Point 3: What does it add to the subject area compared with other published material?

Response 3: We explored the anomaly detection for liquid level in mold during the manual control phase, and we proposed FEG-AE to detect anomalies in the liquid level in mold.

 

Point 4: What specific improvements should the authors consider regarding the methodology? What further controls should be considered?

Response 4: We have modified our conclusion section to explain future improvements. Future work will investigate a more robust way to balance the forecasting and error extraction networks to reduce the hyperparameter (swp) effects. Also, a more robust dynamic threshold method is under investigation to improve the recall

 

Point 5: Are the conclusions consistent with the evidence and arguments presented and do they address the main question posed?

Response 5: We have reorganized our experiment results section. The experiment result shows that our method can effectively address the main questions. The FEG-AE architecture addressed the long-time anomaly issue, and the forecasting network addressed the problem that abnormal sequences could share similar features with normal sequences.

 

Point 6: The "Abstract" section should contain the main achievements of research not general discussion. Re-organization of abstract is needed.

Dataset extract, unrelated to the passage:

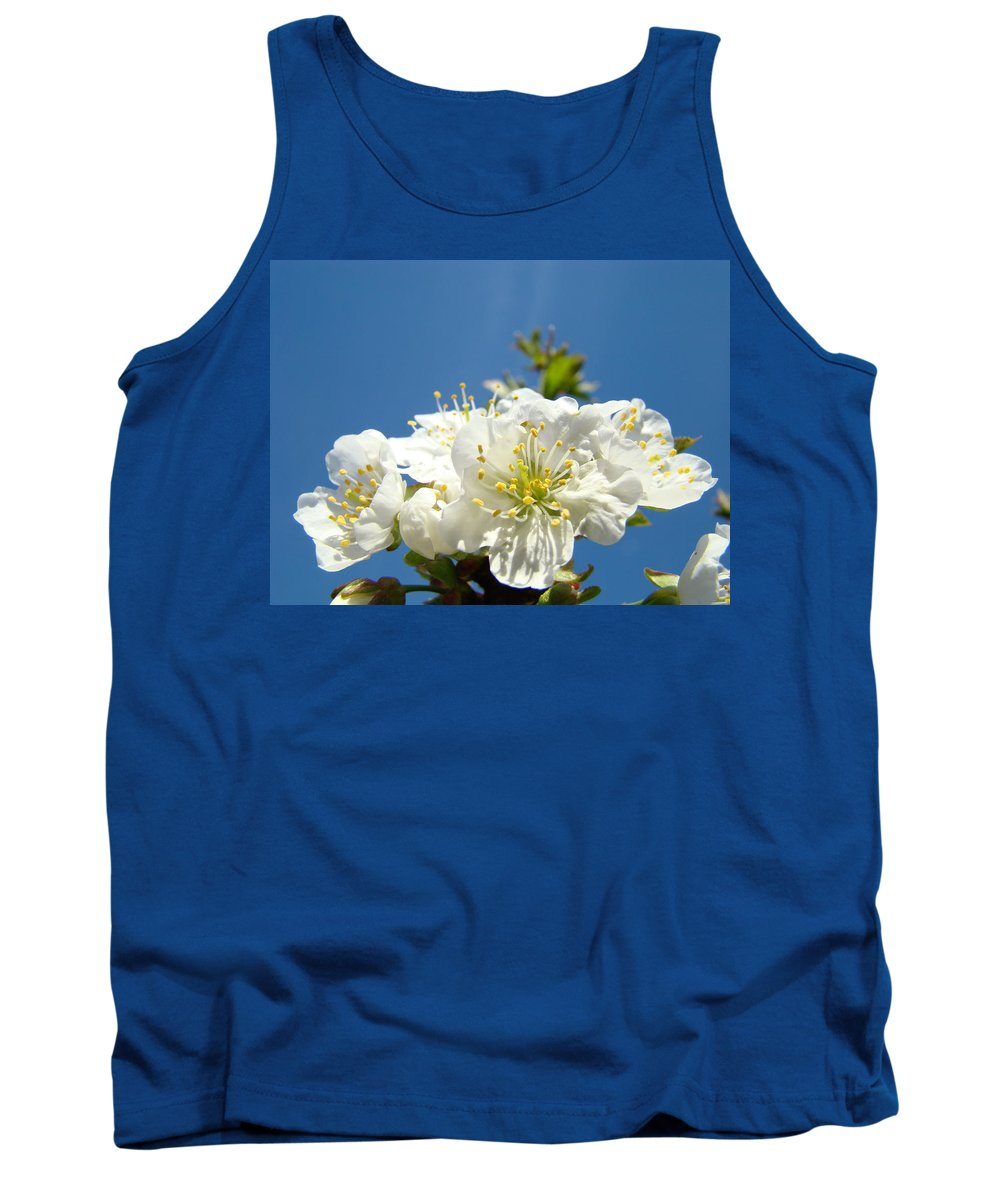 Blossom Tank Top featuring the photograph Cherry Blossoms Art White Spring Tree Blossom Baslee Troutman by Baslee Troutman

Response 6: Thank you for raising this suggestion. We have reorganized the Abstract section according to your suggestion.

 

Point 7: Abbreviation/acronyms, should all be defined at their first occurrence in the manuscript.

Response 7: Abbreviations are now all defined at their first occurrence.

 

Point 8: All parameters used in formulas must be explained. It is recommended to attach all parameters and abbreviations used in a table at the end of the article.

Response 8: All parameters are explained in the paper. Most of the parameters are context-related, so we left the explanation in the context for better understanding.

 

Point 9: The novelty of work at the end of manuscript “introduction” is not sufficient and should be explained more.

Response 9: The Introduction section has been reorganized and the purpose and background of the proposed method are clearer. More references have been added in the section.

 

Point 10: “Yoon et al.[3]” should be changed to “Sarda et al.[3]”.

Response 10: The issue has been fixed.

 

Point 11: “Chen et al. proposed Dynamic Graph Anomaly Detection (DyGraphAD) [19],” should be changed to “Li et al. proposed Dynamic Graph Anomaly Detection (DyGraphAD) [19],”.

Response 11: The issue has been fixed.

 

Point 12: The flowchart of the research method should be given. Also, sample coding and specifications should be provided in table.

Response 12: Thanks for raising the suggestion. The flowchart is now provided in Figure 2.

 

Point 13: In the "Conclusion" section, the authors should present more quantitative data as the main results of the research study rather than just some qualitative data.

Response 13: We have reorganized the “Conclusion” section to present more quantitative data.

 

Point 14: Literature review is not sufficient and authors must review and cite more papers in the field of “Using neural network to predict and improve the properties and structure of steel” and especially newly published ones. Doing this, review and citing the following refs could be helpful:

Neural Network World 4, no. 13 (2013): 351-367.; Measurement 75 (2015): 5-11.

Response 14: We have carefully read the papers that were recommended previous reviewer, and their research ideas are helpful to this paper. We have cited them as references [3] [11] to improve the introduction and related work section.

Author Response File: Author Response.docx

Round 3

Reviewer 4 Report

As authors have performed an adequate revise, the manuscript might be accepted for publication in the Journal. 

English language of manuscript is acceptable in general.